## Excerto da fonte
É provável que alguns partidos se tornem liberais em vez de socialistas ou sociais-democratas, escreve André Abrantes Amaral no Observador:
Há
dez anos não havia muitos liberais em Portugal. Contavam-se pelos dedos
de uma mão. Hoje em dia são às dezenas de milhares e até um partido
liberal conta com 8 deputados no Parlamento. Onde estavam estes
liberais? Foram convencidos, mudaram de opinião ou já eram liberais? A
questão é relevante porque o fenómeno pode parecer estranho e também
porque há muitas tendências dentro do liberalismo. Nem todos os liberais
são de direita. Muitos dizem-se de esquerda, outros não são nem de
esquerda nem de direita, pois entendem que a distinção não é essa, mas
entre liberalismo e socialismo ou até entre liberalismo e
conservadorismo.
A
discussão pode parecer académica, mas não é. Tem implicações práticas e
é importante porque vai condicionar o debate político nos próximos
anos. Mais: pode alterar a orientação política de alguns partidos que
poderão afirmar-se como liberais e não necessariamente socialistas ou
sociais-democratas. O fenómeno está a ocorrer com o Livre e não me
admiriaria se brevemente se alargasse ao PSD e até mesmo ao PS. Uma
redefinição que terá implicações naturais no futuro da IL.
Edmund
Fawcett é um jornalista britânico que trabalhou trinta anos na
Economist, para quem acompanhou o processo de democratização de
Portugal, é tio de Boris Johnson e escreveu dois livros bastante
recomendáveis. Um chama-se ‘Conservadorismo – A Luta por Uma Tradição‘, publicado em português pela Edições 70, e um outro ‘Liberalism – The Life of an Idea‘,
cuja tradução e publicação em Portugal recomendo não só pela qualidade
da obra, mas também pela sua relevância. Neste, Fawcett conta-nos a
evolução do liberalismo desde o seu surgimento após as guerras
napoleónicas como uma “prática continuada da política conduzida por uma
série de objectivos e ideais distintos”. Não se tratava de uma corrente
filosófica, de uma ideologia devidamente estruturada, convenientemente
organizada, mas de um conjunto de ideais, objectivos, motivações e
práticas que, a partir do Congresso de Viena em 1815, orientaram
políticos e governos na melhor forma de evitarem e resolverem os
conflitos entre os Estados, controlarem o poder, fosse este político,
económico ou social, garantirem o progresso para que as gerações
seguintes vivessem melhor que as anteriores e que se respeitasse o
direito e a possibilidade de cada pessoa concretizar os seus sonhos,
utilizar a vida para se completar nas suas diversas dimensões.

## Informação apresentada

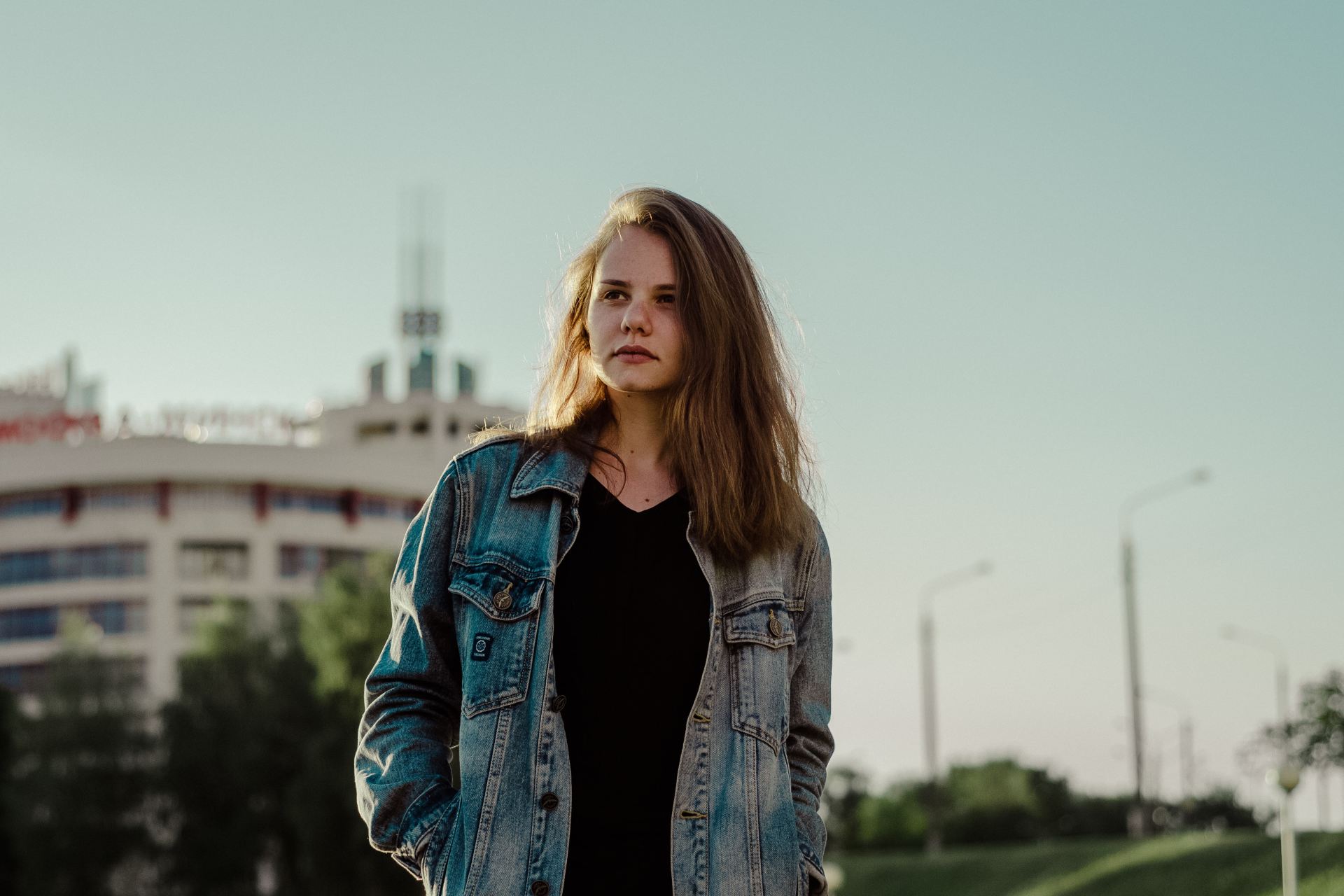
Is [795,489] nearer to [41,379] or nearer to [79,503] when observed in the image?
[79,503]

## Partes do exercício
A. Diga, com sim ou não e citando as palavras decisivas, se cada afirmação está de acordo com o texto sobre o liberalismo: (i) há dez anos havia muitos liberais em Portugal; (ii) Edmund Fawcett trabalhou trinta anos na Economist; (iii) o liberalismo surgiu como uma ideologia devidamente estruturada.
B. Atualize o trecho do texto sobre o liberalismo que começa em "É provável que" e termina em "conservadorismo.", trocando "deputados" por "parlamentares".

## Respostas por tarefa
A.
(i) Não: «Há dez anos não havia muitos liberais em Portugal.»
(ii) Sim: «trabalhou trinta anos na Economist».
(iii) Não: «Não se tratava de uma corrente filosófica, de uma ideologia devidamente estruturada».

B.
É provável que alguns partidos se tornem liberais em vez de socialistas ou sociais-democratas, escreve André Abrantes Amaral no Observador:
Há
dez anos não havia muitos liberais em Portugal. Contavam-se pelos dedos
de uma mão. Hoje em dia são às dezenas de milhares e até um partido
liberal conta com 8 parlamentares no Parlamento. Onde estavam estes
liberais? Foram convencidos, mudaram de opinião ou já eram liberais? A
questão é relevante porque o fenómeno pode parecer estranho e também
porque há muitas tendências dentro do liberalismo. Nem todos os liberais
são de direita. Muitos dizem-se de esquerda, outros não são nem de
esquerda nem de direita, pois entendem que a distinção não é essa, mas
entre liberalismo e socialismo ou até entre liberalismo e
conservadorismo.